*What is expected:* Copy out, unchanged, the part of the entries that opens with the line containing "When comparing [94,214]" and closes with the line containing "pixel 124 166 →", including both of those lines.

*Supplied information:*
....

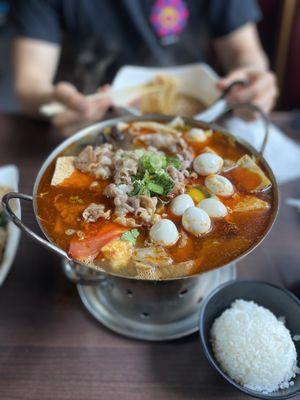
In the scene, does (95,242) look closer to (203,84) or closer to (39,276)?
(39,276)

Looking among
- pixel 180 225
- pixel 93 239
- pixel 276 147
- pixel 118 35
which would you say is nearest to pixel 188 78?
pixel 276 147

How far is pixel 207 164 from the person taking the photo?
1389mm

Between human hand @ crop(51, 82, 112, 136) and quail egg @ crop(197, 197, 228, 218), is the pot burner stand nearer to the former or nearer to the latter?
quail egg @ crop(197, 197, 228, 218)

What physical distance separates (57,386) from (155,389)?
0.32 m

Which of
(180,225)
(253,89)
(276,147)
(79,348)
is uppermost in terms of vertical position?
(180,225)

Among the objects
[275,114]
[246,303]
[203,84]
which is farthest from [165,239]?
[275,114]

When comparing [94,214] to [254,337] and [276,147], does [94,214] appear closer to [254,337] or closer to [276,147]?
[254,337]

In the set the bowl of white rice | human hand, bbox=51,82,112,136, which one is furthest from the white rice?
human hand, bbox=51,82,112,136

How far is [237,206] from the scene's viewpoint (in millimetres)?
1310

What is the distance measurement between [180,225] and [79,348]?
1.90ft

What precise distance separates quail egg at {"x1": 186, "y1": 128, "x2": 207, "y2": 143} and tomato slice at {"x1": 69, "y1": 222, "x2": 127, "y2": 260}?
49 centimetres

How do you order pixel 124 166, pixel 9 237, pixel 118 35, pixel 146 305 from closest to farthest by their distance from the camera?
pixel 124 166 → pixel 146 305 → pixel 9 237 → pixel 118 35

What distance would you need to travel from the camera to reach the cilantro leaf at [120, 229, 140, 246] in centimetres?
120

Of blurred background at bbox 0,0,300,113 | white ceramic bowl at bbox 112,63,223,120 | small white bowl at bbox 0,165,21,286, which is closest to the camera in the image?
small white bowl at bbox 0,165,21,286
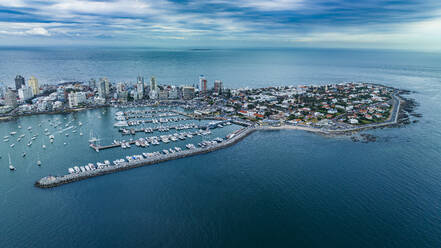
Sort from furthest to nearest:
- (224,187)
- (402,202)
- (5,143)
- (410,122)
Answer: (410,122) < (5,143) < (224,187) < (402,202)

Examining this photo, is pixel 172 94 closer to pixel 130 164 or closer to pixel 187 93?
pixel 187 93

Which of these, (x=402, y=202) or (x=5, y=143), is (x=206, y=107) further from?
(x=402, y=202)

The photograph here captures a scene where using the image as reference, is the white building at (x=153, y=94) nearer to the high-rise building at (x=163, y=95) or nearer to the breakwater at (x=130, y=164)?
the high-rise building at (x=163, y=95)

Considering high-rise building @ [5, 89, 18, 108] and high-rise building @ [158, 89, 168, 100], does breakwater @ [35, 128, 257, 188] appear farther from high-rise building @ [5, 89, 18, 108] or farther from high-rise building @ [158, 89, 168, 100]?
high-rise building @ [5, 89, 18, 108]

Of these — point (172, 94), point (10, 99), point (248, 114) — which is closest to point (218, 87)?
point (172, 94)

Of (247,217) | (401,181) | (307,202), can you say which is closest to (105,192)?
(247,217)

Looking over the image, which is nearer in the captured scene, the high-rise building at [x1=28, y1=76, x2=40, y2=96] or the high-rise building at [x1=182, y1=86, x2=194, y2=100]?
the high-rise building at [x1=28, y1=76, x2=40, y2=96]

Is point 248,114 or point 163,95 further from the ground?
point 163,95

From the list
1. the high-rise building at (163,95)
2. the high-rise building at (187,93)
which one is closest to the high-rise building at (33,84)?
the high-rise building at (163,95)

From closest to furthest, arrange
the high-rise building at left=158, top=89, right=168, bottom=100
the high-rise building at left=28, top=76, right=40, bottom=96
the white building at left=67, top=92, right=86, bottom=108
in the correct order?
the white building at left=67, top=92, right=86, bottom=108 < the high-rise building at left=28, top=76, right=40, bottom=96 < the high-rise building at left=158, top=89, right=168, bottom=100

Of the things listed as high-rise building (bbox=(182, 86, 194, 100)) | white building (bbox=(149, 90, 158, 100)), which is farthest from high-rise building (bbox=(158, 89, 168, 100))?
high-rise building (bbox=(182, 86, 194, 100))

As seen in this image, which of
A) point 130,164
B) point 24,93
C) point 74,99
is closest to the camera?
point 130,164
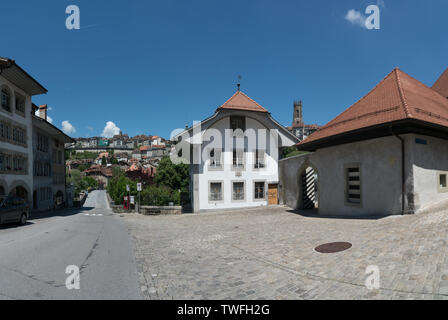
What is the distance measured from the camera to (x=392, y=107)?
1053 centimetres

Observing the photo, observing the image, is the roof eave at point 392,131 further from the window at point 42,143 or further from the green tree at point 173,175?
the green tree at point 173,175

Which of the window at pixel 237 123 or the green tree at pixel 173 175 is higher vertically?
the window at pixel 237 123

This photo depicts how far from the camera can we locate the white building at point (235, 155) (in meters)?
20.1

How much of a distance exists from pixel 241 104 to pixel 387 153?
1303cm

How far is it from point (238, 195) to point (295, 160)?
18.1ft

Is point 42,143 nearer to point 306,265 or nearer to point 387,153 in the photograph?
point 306,265

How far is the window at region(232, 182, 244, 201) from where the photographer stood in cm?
2094

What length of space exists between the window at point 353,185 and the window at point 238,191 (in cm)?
972

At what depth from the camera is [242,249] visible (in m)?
7.94

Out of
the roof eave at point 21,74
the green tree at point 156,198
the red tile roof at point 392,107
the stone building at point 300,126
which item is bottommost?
the green tree at point 156,198

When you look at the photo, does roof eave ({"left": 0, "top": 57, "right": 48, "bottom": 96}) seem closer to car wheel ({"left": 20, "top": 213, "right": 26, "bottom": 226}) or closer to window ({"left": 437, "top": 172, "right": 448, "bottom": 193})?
car wheel ({"left": 20, "top": 213, "right": 26, "bottom": 226})

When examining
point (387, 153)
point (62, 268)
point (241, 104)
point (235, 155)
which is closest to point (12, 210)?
point (62, 268)

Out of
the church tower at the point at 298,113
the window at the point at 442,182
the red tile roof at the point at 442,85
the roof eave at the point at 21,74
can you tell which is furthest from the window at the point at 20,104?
the church tower at the point at 298,113
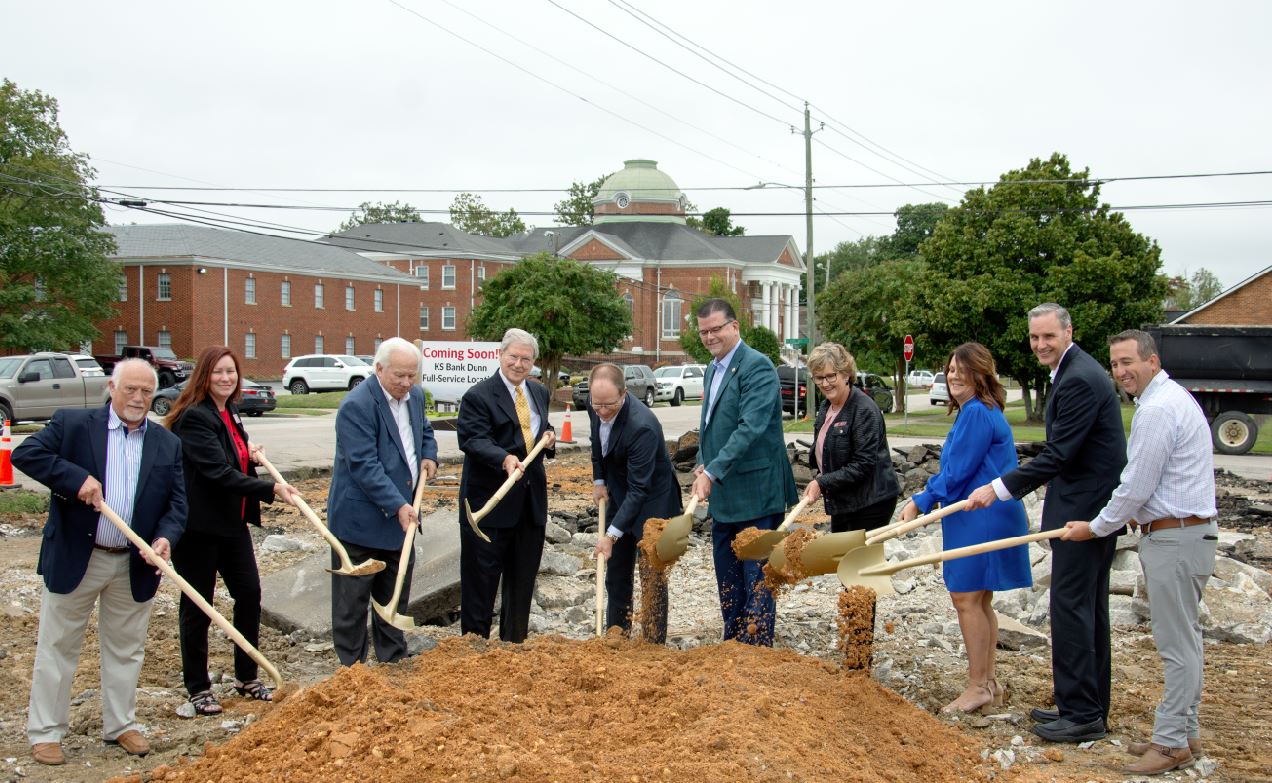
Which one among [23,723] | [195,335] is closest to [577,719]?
[23,723]

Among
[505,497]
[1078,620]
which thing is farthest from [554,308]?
[1078,620]

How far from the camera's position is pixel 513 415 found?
20.6 ft

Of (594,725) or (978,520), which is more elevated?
(978,520)

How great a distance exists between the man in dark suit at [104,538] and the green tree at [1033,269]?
84.5ft

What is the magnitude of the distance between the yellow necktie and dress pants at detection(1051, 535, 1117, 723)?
2.95 m

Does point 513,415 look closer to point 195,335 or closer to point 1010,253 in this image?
point 1010,253

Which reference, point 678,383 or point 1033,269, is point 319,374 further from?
point 1033,269

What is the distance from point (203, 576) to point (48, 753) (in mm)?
1108

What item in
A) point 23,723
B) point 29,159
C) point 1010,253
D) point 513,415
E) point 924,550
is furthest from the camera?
point 29,159

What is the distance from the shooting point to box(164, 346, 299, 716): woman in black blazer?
5426mm

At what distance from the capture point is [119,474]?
16.0 feet

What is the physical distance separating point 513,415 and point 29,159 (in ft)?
144

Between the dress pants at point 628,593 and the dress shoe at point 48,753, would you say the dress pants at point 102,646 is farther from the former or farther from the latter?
the dress pants at point 628,593

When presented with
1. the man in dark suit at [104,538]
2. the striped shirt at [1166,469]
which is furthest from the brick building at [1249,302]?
the man in dark suit at [104,538]
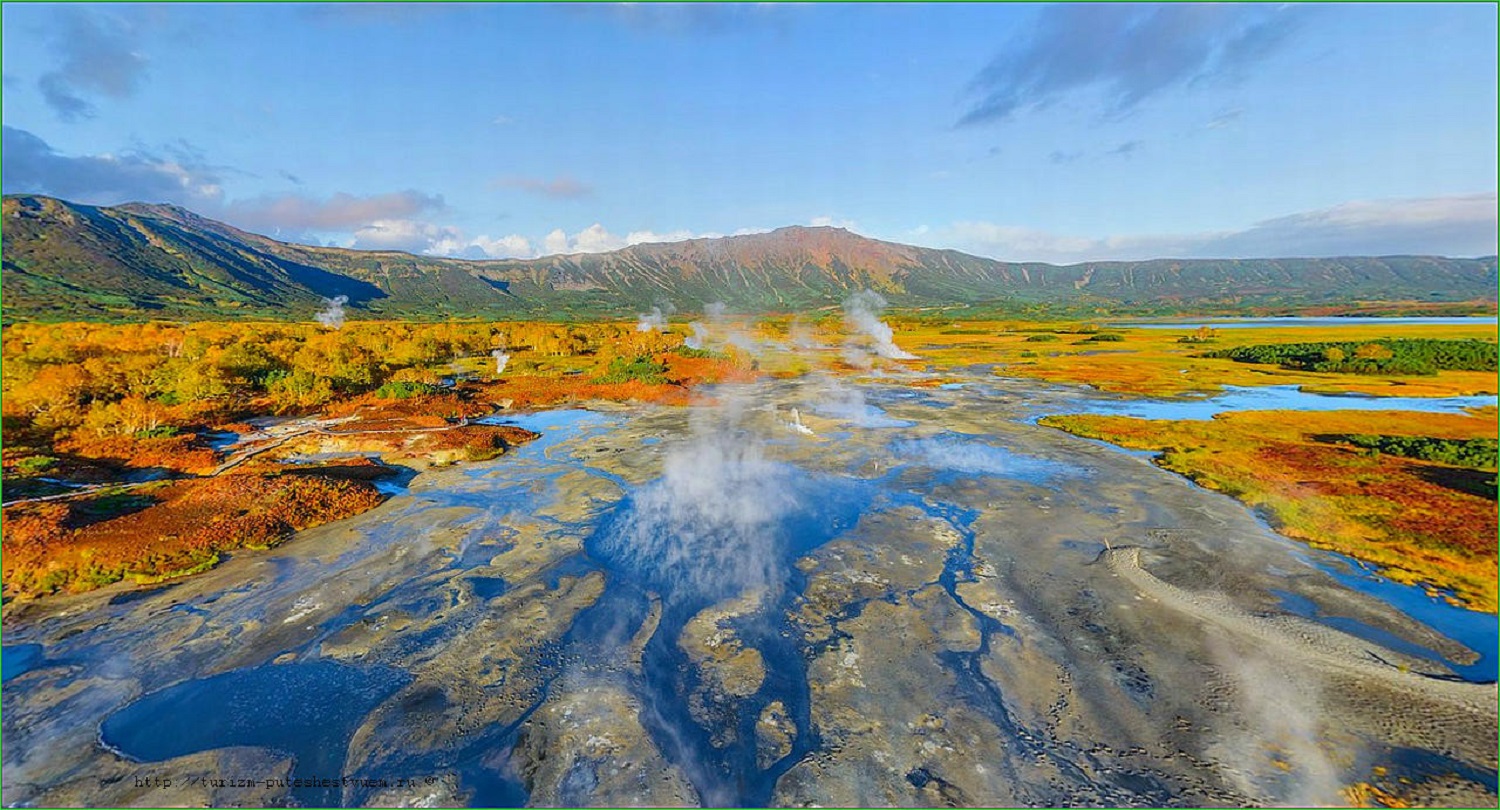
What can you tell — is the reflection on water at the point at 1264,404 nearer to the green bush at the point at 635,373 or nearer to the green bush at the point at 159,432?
the green bush at the point at 635,373

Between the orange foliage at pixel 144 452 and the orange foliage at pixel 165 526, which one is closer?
the orange foliage at pixel 165 526

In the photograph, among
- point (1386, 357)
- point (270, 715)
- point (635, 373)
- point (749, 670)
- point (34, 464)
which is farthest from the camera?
point (1386, 357)

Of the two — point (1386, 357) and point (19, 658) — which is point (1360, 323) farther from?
point (19, 658)

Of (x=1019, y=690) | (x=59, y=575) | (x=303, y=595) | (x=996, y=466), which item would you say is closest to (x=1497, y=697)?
(x=1019, y=690)

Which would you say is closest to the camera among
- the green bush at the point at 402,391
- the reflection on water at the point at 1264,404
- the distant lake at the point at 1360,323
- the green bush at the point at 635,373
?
the reflection on water at the point at 1264,404

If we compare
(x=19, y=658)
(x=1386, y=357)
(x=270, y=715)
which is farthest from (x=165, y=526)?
(x=1386, y=357)

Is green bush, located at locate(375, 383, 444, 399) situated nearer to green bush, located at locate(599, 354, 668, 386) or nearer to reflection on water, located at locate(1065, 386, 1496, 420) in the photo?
green bush, located at locate(599, 354, 668, 386)

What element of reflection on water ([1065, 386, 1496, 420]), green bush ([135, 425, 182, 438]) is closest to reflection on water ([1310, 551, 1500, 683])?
reflection on water ([1065, 386, 1496, 420])

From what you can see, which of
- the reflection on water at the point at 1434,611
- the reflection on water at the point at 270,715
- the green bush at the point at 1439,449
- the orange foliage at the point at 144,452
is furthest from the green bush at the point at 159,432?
the green bush at the point at 1439,449

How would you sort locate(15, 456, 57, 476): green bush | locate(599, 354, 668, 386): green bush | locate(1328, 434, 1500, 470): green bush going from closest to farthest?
locate(15, 456, 57, 476): green bush
locate(1328, 434, 1500, 470): green bush
locate(599, 354, 668, 386): green bush
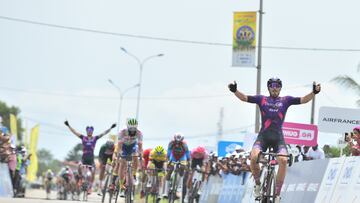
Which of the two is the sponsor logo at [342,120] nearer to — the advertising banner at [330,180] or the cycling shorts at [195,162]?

....

*Correct result:*
When comparing [94,214] to [254,337] and [276,147], does [94,214] appear closer to [254,337] or closer to [276,147]?
[254,337]

In the set the bowl of white rice | human hand, bbox=51,82,112,136, which one is furthest from the white rice?
human hand, bbox=51,82,112,136

How far is [237,206] from the scene's viewpoint (in millimetres)?
1310

What is the distance measurement between [180,225] and [79,348]?
1.90ft

What precise distance separates quail egg at {"x1": 186, "y1": 128, "x2": 207, "y2": 143} and tomato slice at {"x1": 69, "y1": 222, "x2": 127, "y2": 260}?
49 centimetres

How do you order pixel 124 166, pixel 9 237, pixel 118 35, pixel 146 305 from closest to farthest by their distance from the camera?
pixel 124 166 → pixel 146 305 → pixel 9 237 → pixel 118 35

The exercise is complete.